(GIVEN REQUEST 1): In the passage on German Millennials, why did Millennials from eastern Germany move to the western part after reunification in 1990?
(GIVEN REQUEST 2): Reproduce word for word the part of the passage on German Millennials that opens with the words containing "Migration – Millennials" and closes with "the Millennials’ survey.".

(EXCERPTED PASSAGE):
_ _ _ _ _ _ _

Gender – The Millennial generation in turn is one of the first which actually live with an understanding of gender equality. Even though this does not mean that German society has already reached an adequate level of equality, children of Millennials‘ have parents who lived in patchwork families, where fathers might stay at home and where mothers are the main income providers. Millennials are confronted with policies which explicitly tackle traditional gender roles like same sex marriage, parental leave or gender quotas (see the figure on their believe in gender equality). Especially the daughters of the Millennials have or will have a higher probability to end up with a university entrance degree or a PhD than their sons. Education, as it has been shown in several figures also plays a central role in this new social reconfiguration.

Migration – Millennials in Germany are also represented by children or grandchildren of migrant labourers who came to Germany in the 1950s and 1960s. The efforts of this so called third generation (i.e. that they are born and grown up in Germany) challenged the traditional school system as it rather contributed to segmentation than integration. After reunification in 1990, Millennials from eastern Germany migrated to the western part in order to find jobs and apprenticeships in a rather unknown social environment. This constellation might have also contributed to the focus on developing his or her own carrier and family life in contrast to focus so much on their societal engagement as it has been found in the Millennials’ survey.

_ _ _ _ _ _ _

(RECORDED DATA):
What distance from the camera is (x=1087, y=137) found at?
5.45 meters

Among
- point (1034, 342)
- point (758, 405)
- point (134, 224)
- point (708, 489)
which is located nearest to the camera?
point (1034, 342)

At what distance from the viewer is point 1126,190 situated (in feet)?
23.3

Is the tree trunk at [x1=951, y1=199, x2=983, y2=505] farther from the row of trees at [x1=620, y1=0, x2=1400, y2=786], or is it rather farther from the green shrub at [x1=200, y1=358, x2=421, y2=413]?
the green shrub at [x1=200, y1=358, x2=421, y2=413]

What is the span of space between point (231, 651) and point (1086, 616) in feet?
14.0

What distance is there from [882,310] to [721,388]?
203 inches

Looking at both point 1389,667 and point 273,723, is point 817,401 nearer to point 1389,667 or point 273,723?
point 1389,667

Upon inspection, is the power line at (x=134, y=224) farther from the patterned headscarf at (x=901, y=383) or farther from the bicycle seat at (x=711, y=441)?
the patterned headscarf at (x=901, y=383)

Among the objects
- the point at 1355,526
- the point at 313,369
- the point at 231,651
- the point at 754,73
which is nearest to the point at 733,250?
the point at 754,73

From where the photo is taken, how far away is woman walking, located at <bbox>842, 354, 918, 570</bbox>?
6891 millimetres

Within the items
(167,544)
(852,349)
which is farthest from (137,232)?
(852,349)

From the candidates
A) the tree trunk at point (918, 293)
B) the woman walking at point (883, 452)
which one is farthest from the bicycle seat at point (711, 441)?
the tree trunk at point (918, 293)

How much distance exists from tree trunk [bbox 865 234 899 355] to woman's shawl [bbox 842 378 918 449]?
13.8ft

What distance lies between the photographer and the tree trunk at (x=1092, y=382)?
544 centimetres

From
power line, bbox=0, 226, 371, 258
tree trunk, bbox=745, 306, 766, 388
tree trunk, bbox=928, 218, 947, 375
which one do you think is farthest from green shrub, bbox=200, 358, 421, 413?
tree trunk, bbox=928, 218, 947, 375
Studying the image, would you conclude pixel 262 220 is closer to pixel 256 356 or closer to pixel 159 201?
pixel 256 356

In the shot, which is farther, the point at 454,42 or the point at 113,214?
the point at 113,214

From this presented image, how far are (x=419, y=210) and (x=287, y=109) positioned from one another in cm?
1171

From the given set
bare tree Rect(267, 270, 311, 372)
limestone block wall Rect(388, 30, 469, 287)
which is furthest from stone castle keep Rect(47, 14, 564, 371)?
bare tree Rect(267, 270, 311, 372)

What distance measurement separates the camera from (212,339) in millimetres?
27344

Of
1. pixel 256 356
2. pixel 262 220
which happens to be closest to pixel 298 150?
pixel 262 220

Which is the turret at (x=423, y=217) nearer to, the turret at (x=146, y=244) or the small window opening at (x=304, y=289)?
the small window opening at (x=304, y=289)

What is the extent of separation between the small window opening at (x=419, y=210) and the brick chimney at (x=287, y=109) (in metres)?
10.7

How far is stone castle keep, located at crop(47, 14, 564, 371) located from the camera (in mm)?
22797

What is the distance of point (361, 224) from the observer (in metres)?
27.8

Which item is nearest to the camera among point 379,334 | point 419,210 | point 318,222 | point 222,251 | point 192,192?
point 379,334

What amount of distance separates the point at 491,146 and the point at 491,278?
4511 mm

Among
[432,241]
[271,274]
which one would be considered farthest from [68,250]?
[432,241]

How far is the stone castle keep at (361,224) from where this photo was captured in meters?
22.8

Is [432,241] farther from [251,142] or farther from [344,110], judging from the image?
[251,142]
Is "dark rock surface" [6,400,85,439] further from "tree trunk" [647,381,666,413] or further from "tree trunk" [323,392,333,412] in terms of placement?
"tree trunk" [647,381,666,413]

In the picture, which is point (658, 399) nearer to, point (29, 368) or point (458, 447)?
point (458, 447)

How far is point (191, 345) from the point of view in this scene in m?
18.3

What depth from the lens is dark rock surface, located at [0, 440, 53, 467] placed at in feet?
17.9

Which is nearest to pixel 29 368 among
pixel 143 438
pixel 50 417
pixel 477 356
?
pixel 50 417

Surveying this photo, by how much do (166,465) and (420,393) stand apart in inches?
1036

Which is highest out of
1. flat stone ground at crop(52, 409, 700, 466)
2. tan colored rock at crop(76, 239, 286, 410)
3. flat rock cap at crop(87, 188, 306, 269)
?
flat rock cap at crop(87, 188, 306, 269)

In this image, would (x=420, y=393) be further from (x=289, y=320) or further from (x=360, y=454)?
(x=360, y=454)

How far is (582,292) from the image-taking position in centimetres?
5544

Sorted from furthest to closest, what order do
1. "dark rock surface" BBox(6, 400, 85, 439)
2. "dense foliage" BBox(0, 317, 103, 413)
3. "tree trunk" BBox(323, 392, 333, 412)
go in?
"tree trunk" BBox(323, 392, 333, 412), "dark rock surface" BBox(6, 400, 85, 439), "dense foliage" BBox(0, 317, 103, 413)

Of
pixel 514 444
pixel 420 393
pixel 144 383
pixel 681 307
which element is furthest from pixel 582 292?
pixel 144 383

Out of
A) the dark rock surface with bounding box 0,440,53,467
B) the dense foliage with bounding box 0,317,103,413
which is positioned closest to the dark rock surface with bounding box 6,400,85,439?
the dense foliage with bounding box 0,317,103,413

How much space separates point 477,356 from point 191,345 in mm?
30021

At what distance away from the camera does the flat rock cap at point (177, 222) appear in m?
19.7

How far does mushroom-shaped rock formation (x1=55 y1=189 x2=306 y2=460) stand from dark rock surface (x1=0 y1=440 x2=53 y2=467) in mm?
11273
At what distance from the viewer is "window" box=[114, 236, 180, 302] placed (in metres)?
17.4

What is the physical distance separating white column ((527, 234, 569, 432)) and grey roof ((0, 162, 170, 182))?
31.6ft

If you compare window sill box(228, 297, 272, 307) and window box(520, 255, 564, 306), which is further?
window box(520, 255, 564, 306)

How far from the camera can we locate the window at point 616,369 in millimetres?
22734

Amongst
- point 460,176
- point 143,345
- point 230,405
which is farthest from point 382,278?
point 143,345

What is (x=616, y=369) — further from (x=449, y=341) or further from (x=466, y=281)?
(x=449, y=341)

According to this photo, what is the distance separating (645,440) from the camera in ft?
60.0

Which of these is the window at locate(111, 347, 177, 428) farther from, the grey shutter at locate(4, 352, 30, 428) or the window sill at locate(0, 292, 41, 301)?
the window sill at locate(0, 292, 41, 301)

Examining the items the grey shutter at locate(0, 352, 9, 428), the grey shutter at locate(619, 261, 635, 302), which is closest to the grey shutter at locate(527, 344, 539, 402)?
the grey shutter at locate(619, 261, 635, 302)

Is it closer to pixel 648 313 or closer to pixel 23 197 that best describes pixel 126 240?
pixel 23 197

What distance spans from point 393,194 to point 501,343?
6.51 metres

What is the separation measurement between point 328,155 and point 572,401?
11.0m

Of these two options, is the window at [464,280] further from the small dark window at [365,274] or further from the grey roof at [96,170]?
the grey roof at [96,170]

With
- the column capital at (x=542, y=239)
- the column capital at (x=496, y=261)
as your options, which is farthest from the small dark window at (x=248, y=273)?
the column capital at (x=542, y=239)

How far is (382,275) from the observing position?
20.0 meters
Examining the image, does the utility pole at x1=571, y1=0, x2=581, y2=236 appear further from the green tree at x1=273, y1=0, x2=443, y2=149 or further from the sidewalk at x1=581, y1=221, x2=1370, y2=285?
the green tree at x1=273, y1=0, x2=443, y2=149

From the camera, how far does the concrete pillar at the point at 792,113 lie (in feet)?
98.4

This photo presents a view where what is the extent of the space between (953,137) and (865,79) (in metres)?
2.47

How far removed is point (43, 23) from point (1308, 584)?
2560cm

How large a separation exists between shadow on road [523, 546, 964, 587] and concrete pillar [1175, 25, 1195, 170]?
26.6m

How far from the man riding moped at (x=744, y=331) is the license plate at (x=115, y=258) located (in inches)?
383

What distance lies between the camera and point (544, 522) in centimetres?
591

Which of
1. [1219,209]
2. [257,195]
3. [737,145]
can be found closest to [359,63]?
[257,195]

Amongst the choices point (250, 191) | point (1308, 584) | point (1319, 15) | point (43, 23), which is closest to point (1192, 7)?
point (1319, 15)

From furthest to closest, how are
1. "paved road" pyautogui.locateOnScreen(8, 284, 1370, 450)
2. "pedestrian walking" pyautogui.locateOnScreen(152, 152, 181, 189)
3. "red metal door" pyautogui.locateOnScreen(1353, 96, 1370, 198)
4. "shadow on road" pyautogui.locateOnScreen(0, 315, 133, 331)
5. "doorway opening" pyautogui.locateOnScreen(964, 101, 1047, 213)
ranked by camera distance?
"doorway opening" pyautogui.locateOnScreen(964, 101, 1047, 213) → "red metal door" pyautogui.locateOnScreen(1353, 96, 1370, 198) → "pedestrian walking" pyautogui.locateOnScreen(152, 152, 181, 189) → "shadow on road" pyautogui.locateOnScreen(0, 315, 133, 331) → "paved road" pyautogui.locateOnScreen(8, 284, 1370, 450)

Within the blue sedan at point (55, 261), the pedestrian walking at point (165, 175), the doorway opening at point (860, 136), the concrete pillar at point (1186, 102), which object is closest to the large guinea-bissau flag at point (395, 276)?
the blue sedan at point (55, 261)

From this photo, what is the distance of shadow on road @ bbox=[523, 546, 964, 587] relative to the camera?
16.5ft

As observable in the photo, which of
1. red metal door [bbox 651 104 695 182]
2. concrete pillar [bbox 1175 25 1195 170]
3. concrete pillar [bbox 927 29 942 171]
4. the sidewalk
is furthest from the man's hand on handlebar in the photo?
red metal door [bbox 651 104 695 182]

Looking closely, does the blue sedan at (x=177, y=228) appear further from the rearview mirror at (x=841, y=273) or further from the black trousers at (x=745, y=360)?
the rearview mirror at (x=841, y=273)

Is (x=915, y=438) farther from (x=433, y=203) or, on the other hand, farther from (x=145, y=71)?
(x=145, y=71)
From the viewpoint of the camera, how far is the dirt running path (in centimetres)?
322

_ _ _ _ _ _ _

(COMPLETE OUTPUT 1): They moved to find jobs and apprenticeships.

(COMPLETE OUTPUT 2):
Migration – Millennials in Germany are also represented by children or grandchildren of migrant labourers who came to Germany in the 1950s and 1960s. The efforts of this so called third generation (i.e. that they are born and grown up in Germany) challenged the traditional school system as it rather contributed to segmentation than integration. After reunification in 1990, Millennials from eastern Germany migrated to the western part in order to find jobs and apprenticeships in a rather unknown social environment. This constellation might have also contributed to the focus on developing his or her own carrier and family life in contrast to focus so much on their societal engagement as it has been found in the Millennials’ survey.